RFK isn’t the one who made autism concern happen. My three year old’s teacher asked us to get him tested with the county for autism. It’s a very common thing parents are dealing with these days. I’d argue that what you’re saying is exactly backward. The medical community has defined a lot of normal behavior as autism.
Now, I agree RFK’s views on what’s causing autism are anti-scientific, and I doubt he’ll be able to figure out what’s causing it. But RFK has a platform because the medical community has diagnosed all these kids as autistic but doesn’t have an explanation for what’s causing it. So looks like RFK fill the void.
The fact that high functioning people like Asperger got merged with it and changed to a spectrum is precisely science at work, achieving to improve our understanding of the phenomenon. We previously believed that only the extreme cases were autistic, but we now understand that this limit was arbitrary and wrong, because autism is a broader spectrum of people with a wide range of possible characteristics.

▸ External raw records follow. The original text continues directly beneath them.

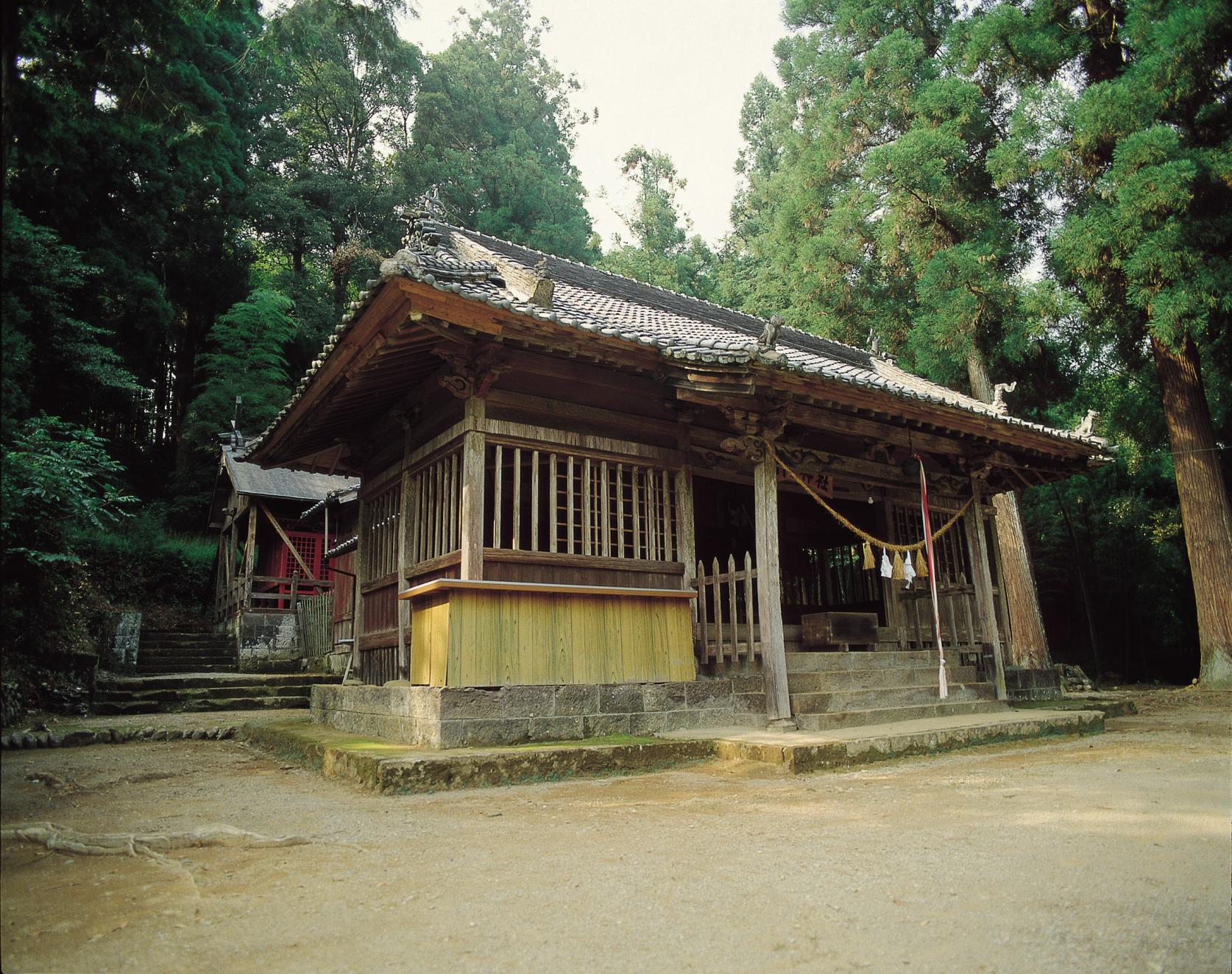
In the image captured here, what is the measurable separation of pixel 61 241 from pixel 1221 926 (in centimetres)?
2672

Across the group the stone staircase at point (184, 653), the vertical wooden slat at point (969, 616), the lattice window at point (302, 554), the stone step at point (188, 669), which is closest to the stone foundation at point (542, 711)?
the vertical wooden slat at point (969, 616)

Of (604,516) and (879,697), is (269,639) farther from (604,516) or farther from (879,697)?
(879,697)

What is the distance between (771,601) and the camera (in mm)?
7566

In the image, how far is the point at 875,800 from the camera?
486cm

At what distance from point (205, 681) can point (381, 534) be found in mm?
6108

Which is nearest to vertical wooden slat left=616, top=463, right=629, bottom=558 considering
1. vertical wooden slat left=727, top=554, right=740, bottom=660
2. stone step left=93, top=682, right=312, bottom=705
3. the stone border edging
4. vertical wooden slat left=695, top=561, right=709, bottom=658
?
vertical wooden slat left=695, top=561, right=709, bottom=658

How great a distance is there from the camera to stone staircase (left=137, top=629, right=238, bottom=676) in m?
15.7

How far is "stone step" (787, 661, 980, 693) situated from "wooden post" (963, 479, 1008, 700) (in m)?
0.42

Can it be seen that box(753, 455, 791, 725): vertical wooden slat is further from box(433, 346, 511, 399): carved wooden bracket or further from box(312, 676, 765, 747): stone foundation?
box(433, 346, 511, 399): carved wooden bracket

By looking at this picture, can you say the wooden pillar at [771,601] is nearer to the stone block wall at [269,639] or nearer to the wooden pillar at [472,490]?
the wooden pillar at [472,490]

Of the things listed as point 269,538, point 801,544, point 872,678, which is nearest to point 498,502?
point 872,678

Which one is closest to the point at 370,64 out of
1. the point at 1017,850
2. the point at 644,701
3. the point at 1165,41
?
the point at 644,701

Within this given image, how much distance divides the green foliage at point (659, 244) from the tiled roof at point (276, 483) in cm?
1922

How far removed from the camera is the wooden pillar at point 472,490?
6.82 m
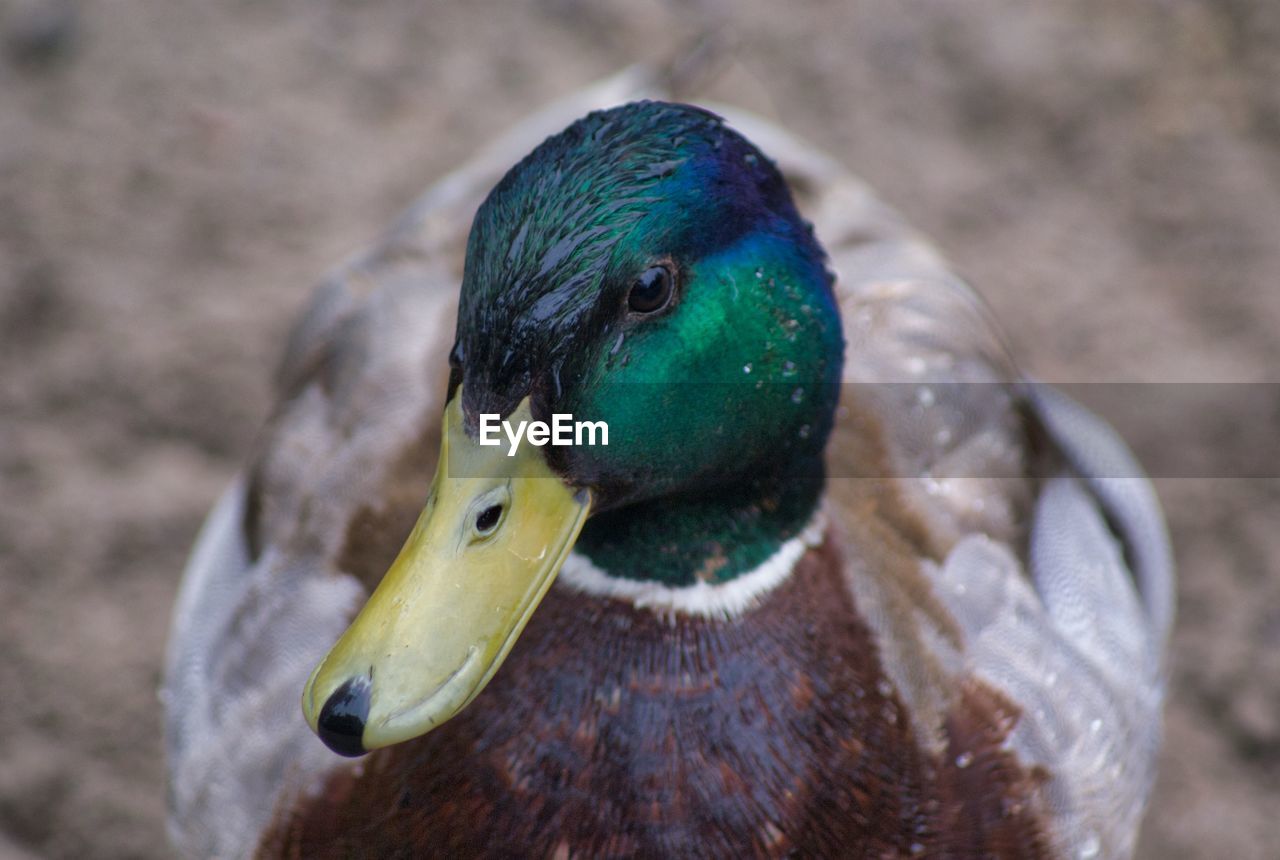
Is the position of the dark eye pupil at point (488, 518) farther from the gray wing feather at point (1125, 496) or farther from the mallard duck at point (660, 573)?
the gray wing feather at point (1125, 496)

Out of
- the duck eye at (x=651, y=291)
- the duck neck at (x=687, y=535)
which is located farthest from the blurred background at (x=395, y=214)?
the duck eye at (x=651, y=291)

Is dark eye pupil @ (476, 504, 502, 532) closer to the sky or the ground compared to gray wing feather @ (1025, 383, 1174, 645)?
closer to the sky

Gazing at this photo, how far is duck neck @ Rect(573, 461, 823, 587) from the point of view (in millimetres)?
1576

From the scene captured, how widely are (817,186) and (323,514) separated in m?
1.18

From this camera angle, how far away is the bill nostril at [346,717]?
1.26 metres

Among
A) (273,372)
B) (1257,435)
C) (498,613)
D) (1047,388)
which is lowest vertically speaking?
(1257,435)

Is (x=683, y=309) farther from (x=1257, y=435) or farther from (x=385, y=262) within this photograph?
(x=1257, y=435)

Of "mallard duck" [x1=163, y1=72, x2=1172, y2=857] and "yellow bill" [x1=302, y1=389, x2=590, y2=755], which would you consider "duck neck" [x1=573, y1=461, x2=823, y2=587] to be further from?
"yellow bill" [x1=302, y1=389, x2=590, y2=755]

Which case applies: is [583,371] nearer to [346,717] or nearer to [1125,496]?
[346,717]

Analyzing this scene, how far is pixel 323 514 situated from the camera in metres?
2.12

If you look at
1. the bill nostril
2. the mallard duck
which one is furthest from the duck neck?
the bill nostril

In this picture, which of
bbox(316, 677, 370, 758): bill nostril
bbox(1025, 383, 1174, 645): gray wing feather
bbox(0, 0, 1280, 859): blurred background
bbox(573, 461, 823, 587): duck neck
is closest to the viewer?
bbox(316, 677, 370, 758): bill nostril

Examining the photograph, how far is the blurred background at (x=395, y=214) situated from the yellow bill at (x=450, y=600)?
151 centimetres

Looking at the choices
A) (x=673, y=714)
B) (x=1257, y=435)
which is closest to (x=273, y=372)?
(x=673, y=714)
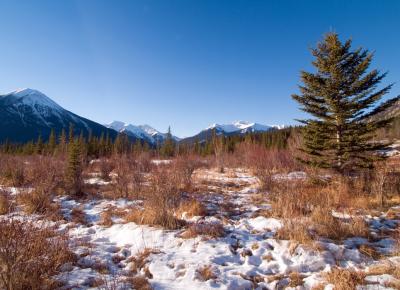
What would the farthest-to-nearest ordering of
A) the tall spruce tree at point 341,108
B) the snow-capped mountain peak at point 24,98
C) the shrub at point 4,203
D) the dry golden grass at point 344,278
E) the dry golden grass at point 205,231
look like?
1. the snow-capped mountain peak at point 24,98
2. the tall spruce tree at point 341,108
3. the shrub at point 4,203
4. the dry golden grass at point 205,231
5. the dry golden grass at point 344,278

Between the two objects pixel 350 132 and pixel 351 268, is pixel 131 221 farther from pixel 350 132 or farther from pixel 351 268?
pixel 350 132

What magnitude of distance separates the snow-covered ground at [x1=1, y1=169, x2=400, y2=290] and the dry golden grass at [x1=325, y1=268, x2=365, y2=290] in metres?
0.13

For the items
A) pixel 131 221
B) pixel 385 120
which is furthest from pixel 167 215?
pixel 385 120

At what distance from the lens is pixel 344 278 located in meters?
2.84

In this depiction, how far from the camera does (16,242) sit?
2.47m

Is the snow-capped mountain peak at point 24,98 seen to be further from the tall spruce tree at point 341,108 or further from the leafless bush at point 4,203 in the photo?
the tall spruce tree at point 341,108

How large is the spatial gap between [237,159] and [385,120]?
10.3 m

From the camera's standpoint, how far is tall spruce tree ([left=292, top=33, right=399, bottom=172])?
845 cm

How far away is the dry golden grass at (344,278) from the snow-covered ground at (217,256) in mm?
129

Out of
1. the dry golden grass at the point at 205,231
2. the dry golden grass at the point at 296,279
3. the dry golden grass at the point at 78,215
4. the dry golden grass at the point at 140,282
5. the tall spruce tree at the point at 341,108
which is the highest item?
the tall spruce tree at the point at 341,108

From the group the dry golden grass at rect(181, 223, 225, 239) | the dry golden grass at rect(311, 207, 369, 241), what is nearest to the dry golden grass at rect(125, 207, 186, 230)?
the dry golden grass at rect(181, 223, 225, 239)

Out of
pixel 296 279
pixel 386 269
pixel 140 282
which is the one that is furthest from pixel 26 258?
pixel 386 269

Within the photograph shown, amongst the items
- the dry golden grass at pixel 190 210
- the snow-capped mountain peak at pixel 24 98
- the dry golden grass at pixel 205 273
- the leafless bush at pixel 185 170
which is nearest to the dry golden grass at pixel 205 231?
the dry golden grass at pixel 190 210

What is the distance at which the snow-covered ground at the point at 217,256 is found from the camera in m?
3.15
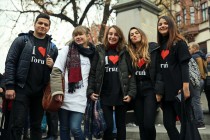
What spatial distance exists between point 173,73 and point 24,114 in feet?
7.16

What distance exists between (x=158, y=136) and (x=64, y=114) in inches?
88.5

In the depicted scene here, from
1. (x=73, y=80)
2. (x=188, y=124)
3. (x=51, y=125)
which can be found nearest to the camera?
(x=188, y=124)

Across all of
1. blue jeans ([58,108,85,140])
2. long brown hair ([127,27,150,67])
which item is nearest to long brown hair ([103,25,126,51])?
long brown hair ([127,27,150,67])

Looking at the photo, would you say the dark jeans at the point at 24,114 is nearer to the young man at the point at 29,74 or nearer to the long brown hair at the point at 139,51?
the young man at the point at 29,74

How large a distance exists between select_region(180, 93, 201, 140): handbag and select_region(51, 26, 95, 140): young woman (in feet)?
4.53

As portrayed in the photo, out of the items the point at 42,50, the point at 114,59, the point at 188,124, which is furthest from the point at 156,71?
the point at 42,50

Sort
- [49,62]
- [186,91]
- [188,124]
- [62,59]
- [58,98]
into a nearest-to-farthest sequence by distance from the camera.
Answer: [188,124] < [186,91] < [58,98] < [62,59] < [49,62]

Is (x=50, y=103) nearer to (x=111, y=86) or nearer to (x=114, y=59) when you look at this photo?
(x=111, y=86)

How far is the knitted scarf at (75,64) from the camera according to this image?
4.31 meters

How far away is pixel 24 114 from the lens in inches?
166

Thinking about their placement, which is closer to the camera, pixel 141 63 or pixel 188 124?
pixel 188 124

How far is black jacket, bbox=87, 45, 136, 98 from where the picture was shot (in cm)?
438

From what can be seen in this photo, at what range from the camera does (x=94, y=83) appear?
4.43m

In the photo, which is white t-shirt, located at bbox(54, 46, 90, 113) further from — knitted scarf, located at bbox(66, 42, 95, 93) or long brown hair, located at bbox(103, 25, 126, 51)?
long brown hair, located at bbox(103, 25, 126, 51)
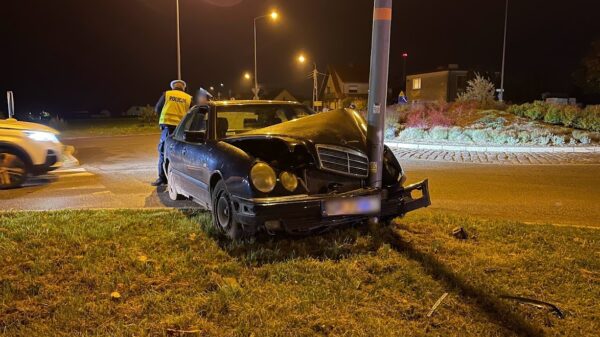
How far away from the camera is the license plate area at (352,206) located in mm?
4777

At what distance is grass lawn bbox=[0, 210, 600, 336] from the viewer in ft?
11.2

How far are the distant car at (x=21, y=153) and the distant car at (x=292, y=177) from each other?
4.22 m

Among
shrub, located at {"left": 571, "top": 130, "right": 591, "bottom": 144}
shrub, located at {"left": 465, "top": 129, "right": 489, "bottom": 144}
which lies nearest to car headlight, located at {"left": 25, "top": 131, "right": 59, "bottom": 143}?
shrub, located at {"left": 465, "top": 129, "right": 489, "bottom": 144}

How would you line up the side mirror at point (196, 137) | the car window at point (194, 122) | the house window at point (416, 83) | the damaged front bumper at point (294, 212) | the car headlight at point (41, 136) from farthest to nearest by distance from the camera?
the house window at point (416, 83) → the car headlight at point (41, 136) → the car window at point (194, 122) → the side mirror at point (196, 137) → the damaged front bumper at point (294, 212)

Autism is not a disease, it's a neurodivergence, and it is very important to understand that autistic people are not broken, but simply function differently. The proof being that outside of a minority of extreme cases, autistic people does not have issues communicating or socializing with other autistic people.
Trying to categorize people as "normal" and "abnormal" and then pretending to "fix" the abnormal ones is dangerous and drifts towards eugenism, because there is not a single definition of normal, and there is probably not a single person on earth that is "normal".
If 97% of the population was autistic, then autistic people would not have any issues. The remaining 3% of what is currently considered neurotypical would be the ones having difficulties socializing, communicating and experiencing severe anxieties and psychological problems due to it.
This is why the solution is not to "fix" autism, but to help them find an environment where they can strive, be understood and live comfortably.
I see this idea thrown around whenever this topic is brought up, but this is just a contemporary opinion of certain researchers and science commentators. It is both unprovable and unfalsifiable.
>Autism is not a disease, it's a neurodivergence, and it is very important to understand that autistic people are not broken, but simply function differently.
A teacher I had in high school has an adult child with severe autism who is still living with her, because he can't take care of himself. He's not simply functioning differently, nor is anyone else that has the condition so severely that they can't perform any job.